**The exercise**
Quote each of the items below word for word, and leave the pictures out of your reply.

**Provided data**
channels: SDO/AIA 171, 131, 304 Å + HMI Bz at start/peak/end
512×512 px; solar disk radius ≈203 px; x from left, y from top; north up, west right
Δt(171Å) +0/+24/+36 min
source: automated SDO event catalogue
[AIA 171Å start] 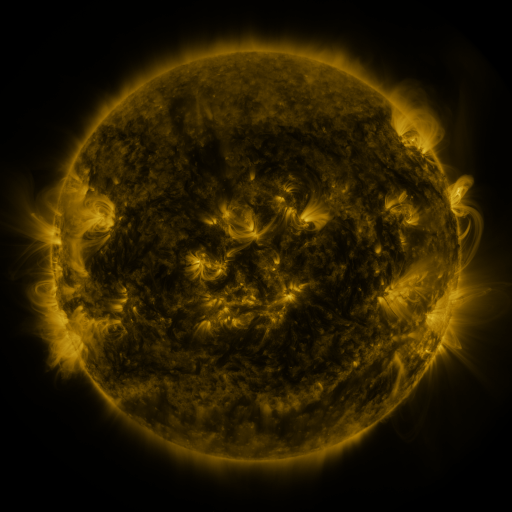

**The response**
channels: SDO/AIA 171, 131, 304 Å + HMI Bz at start/peak/end
512×512 px; solar disk radius ≈203 px; x from left, y from top; north up, west right
Δt(171Å) +0/+24/+36 min
source: automated SDO event catalogue
[AIA 171Å start] 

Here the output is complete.